Giovanni Antonio Bazzi was not documented to have any nickname before Olivetan friars called him Il Mattaccio, the Madman, around 1512. Another circumstance related to the name Sodoma was the Palio in Florence, in the year of 1515. According to Vasari, Sodoma, who was always fond of animls, owned a Barbary horse and it won the race. When asked the name of the owner, he exclaimed “Sodoma! Sodoma!” However, Cust suggests in his 1906 study of Giovanni Antonio that he was invited to participate in racing horses by his friend Jacomo V’ d’Appiano, with a group of people, and that Sodoma was one of their usual racing appellations.

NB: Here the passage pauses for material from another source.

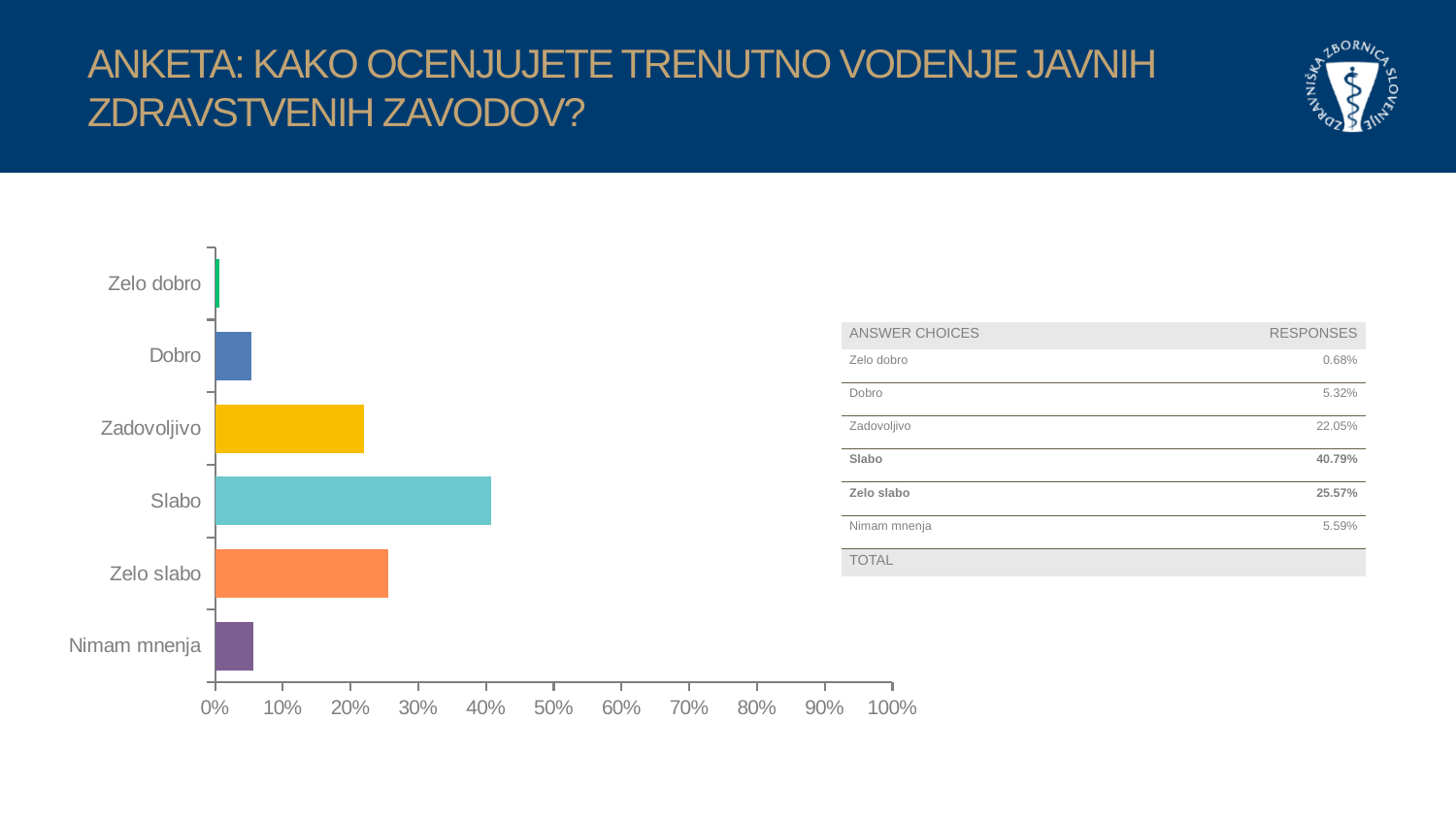
What type of chart is shown on the slide? bar chart What is the maximum value shown on the horizontal axis of the bar chart? 100% Which has a larger response share, Zadovoljivo or Zelo slabo? Zelo slabo What is the response share for Nimam mnenja? 5.59% What is the response share for Zelo dobro? 0.68% How many answer choices are plotted in the bar chart? 6 Which answer choice has the lowest response share? Zelo dobro Is the value for Zelo slabo greater or less than 20%? greater What is the response share for Slabo? 40.79% What is the difference between the response shares for Slabo and Zelo slabo? 15.22% What is the response share for Zadovoljivo? 22.05% Which answer choice has the highest response share? Slabo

Many of the Renaissance painters and sculptors had ambivalent relationships with young males. The amiable Leonardo and the godly Michelangelo, who also sought male companionship of their pupils or models, both were able to escape Vasari’s poisonous verdict. Just as Ladis claims in “Victims and Villains,” Lives is more of an artistic and literary effort to tell a story, which is compiled from stories the author had heard during his travels, distilled by the author’s own lens of judgment, than a scholar’s rigorous research in pursuit of historical verity.

Name, an important label and the most succinct identification card, deserves due respect or will be prone to misinterpretation that perpetuates generation after generation. Because of Vasari’s Modern debates around the name Sodoma is more like a tug-of-war than an actual evidence-based research, and the latter seems impossible from the scarcity of documentation available. One question to raise, however, is to what extent we should associate one person’s artistic merit with this person’s personal life and idiosyncrasies, if we should at all. Certainly, an artist is not an isolated entity, nor the artist’s works. But inference drawn upon arbitrary guesses can do more damage than justice, as demonstrated by Vasari’s prejudiced account of Sodoma. Once the past is past, nothing can resurrect it better than artworks, but artworks only solidify moments; therefore when we say, let artworks speak for the artist, what they respond is not the full, live person. It is an ongoing debate.

 

What Exactly is Vasari Criticizing Sodoma about?

A wild and eccentric individual in most Vasari readers’ eyes, Giovanni Antonio Bazzi lived a more ordinary life than people conjure. However, completely whitewashing this artist is not attempted in this book. The man is a mixture of complex characters, which Vasari and modern art historians explored alike. Some art historians chime in to voice a different perspective, that they believe that the main criticism of Vasari was on Bazzi’s intemperate conduct, that caused him to lose his wealth in his late years, and (as Vasari claimed) to have died in want.